Task description: Retype every one of the entries below word for word, leaving out the pictures.

[Spatial questions linked to pictures]
════

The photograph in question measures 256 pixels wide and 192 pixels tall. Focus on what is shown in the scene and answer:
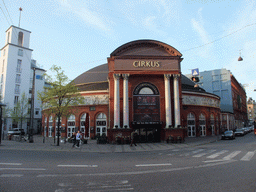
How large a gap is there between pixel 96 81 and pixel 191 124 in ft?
67.0

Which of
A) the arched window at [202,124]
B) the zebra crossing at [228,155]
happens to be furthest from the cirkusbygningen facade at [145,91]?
the zebra crossing at [228,155]

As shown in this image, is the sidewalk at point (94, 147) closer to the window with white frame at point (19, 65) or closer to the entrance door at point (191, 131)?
the entrance door at point (191, 131)

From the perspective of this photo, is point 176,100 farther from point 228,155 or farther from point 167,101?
point 228,155

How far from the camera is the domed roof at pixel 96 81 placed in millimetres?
36700

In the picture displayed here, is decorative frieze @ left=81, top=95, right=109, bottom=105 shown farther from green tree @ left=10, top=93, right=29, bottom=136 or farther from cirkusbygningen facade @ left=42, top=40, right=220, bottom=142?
green tree @ left=10, top=93, right=29, bottom=136

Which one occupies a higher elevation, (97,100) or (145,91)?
(145,91)

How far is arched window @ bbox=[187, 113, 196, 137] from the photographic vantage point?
35.0 meters

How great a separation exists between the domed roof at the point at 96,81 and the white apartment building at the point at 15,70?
1663 centimetres

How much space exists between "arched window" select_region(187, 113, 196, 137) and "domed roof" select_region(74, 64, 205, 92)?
518cm

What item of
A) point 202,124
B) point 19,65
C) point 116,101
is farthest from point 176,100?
point 19,65

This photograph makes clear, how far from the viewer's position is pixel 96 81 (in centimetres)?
4028

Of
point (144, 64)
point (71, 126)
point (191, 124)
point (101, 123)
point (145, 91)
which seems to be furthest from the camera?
point (191, 124)

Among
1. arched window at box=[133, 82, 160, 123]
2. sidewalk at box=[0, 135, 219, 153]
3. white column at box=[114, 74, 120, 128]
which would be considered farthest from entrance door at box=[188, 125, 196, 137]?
white column at box=[114, 74, 120, 128]

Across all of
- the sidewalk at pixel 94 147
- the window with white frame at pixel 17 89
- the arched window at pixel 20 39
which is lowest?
the sidewalk at pixel 94 147
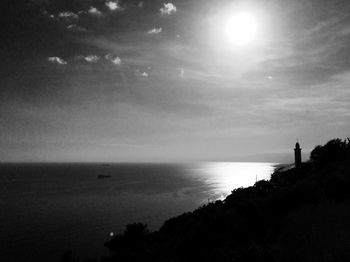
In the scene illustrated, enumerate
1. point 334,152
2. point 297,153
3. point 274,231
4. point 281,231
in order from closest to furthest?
point 281,231
point 274,231
point 334,152
point 297,153

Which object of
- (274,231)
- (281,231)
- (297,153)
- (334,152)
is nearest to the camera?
(281,231)

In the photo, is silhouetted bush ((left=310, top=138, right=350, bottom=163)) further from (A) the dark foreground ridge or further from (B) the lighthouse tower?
(A) the dark foreground ridge

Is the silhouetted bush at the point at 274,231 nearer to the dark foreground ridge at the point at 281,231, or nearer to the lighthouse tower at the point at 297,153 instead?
the dark foreground ridge at the point at 281,231

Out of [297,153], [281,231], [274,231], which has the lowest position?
[274,231]

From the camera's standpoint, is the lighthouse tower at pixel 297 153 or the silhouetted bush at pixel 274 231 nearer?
the silhouetted bush at pixel 274 231

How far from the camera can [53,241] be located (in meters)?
46.3

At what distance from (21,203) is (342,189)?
88.8 metres

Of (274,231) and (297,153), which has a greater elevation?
(297,153)

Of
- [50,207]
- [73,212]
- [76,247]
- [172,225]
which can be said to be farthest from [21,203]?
[172,225]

════

Written answer:
The photograph in question measures 256 pixels wide and 192 pixels tall. Focus on what is shown in the scene and answer:
How large a gap is there between pixel 96 81 and pixel 191 124 in ft?
67.0

Which of
A) the arched window at [202,124]
B) the zebra crossing at [228,155]
happens to be furthest from the cirkusbygningen facade at [145,91]?
the zebra crossing at [228,155]

As shown in this image, is the sidewalk at point (94, 147) closer to the window with white frame at point (19, 65) or closer to the entrance door at point (191, 131)?
the entrance door at point (191, 131)

From the perspective of this photo, is point 176,100 farther from point 228,155 or farther from point 167,101?
point 228,155

How far from the camera is the domed roof at pixel 96 81 placed in millimetres?
36700

In the picture displayed here, is decorative frieze @ left=81, top=95, right=109, bottom=105 shown farther from green tree @ left=10, top=93, right=29, bottom=136 or farther from cirkusbygningen facade @ left=42, top=40, right=220, bottom=142?
green tree @ left=10, top=93, right=29, bottom=136

Which one occupies a higher elevation, (97,100) or (145,91)?
(145,91)

How far is arched window @ bbox=[187, 113, 196, 137] from the photographic vantage point?
35.0 meters

How great a separation exists between the domed roof at the point at 96,81 and the white apartment building at the point at 15,70?
1663 centimetres

How much space exists between "arched window" select_region(187, 113, 196, 137) and "domed roof" select_region(74, 64, 205, 92)?
518cm

What item of
A) point 202,124
B) point 19,65
C) point 116,101
is farthest from point 176,100?
point 19,65

This photograph makes clear, how far from the viewer's position is pixel 96 81 (in centimetres)?
4028

Of
point (144, 64)
point (71, 126)
point (191, 124)
point (101, 123)
point (145, 91)
which seems to be furthest from the camera?
point (191, 124)

Among
1. arched window at box=[133, 82, 160, 123]
2. sidewalk at box=[0, 135, 219, 153]
3. white column at box=[114, 74, 120, 128]
which would be considered farthest from entrance door at box=[188, 125, 196, 137]?
white column at box=[114, 74, 120, 128]

Across all of
- the sidewalk at pixel 94 147
- the window with white frame at pixel 17 89
- the arched window at pixel 20 39
which is lowest?
the sidewalk at pixel 94 147
In the scene illustrated, enumerate
1. point 334,152
2. point 297,153
3. point 274,231
4. point 281,231
in order from closest to furthest?
point 281,231
point 274,231
point 334,152
point 297,153

Which object of
- (274,231)
- (281,231)
- (297,153)
- (334,152)
is nearest to the camera?
(281,231)

In the photo, is silhouetted bush ((left=310, top=138, right=350, bottom=163)) further from (A) the dark foreground ridge or further from (B) the lighthouse tower?
(A) the dark foreground ridge

Is the silhouetted bush at the point at 274,231 nearer to the dark foreground ridge at the point at 281,231, or nearer to the lighthouse tower at the point at 297,153 instead?
the dark foreground ridge at the point at 281,231

Out of [297,153], [281,231], [274,231], which has the lowest position?
[274,231]

From the camera's standpoint, is the lighthouse tower at pixel 297 153 or the silhouetted bush at pixel 274 231 nearer?
the silhouetted bush at pixel 274 231

How far from the camera can [53,241] be located (in meters)?
46.3

At what distance from (21,203) is (342,189)?
88.8 metres

Of (274,231) and (297,153), which has a greater elevation?
(297,153)

Of
- [50,207]
- [73,212]
- [76,247]
- [172,225]
which can be said to be farthest from [21,203]?
[172,225]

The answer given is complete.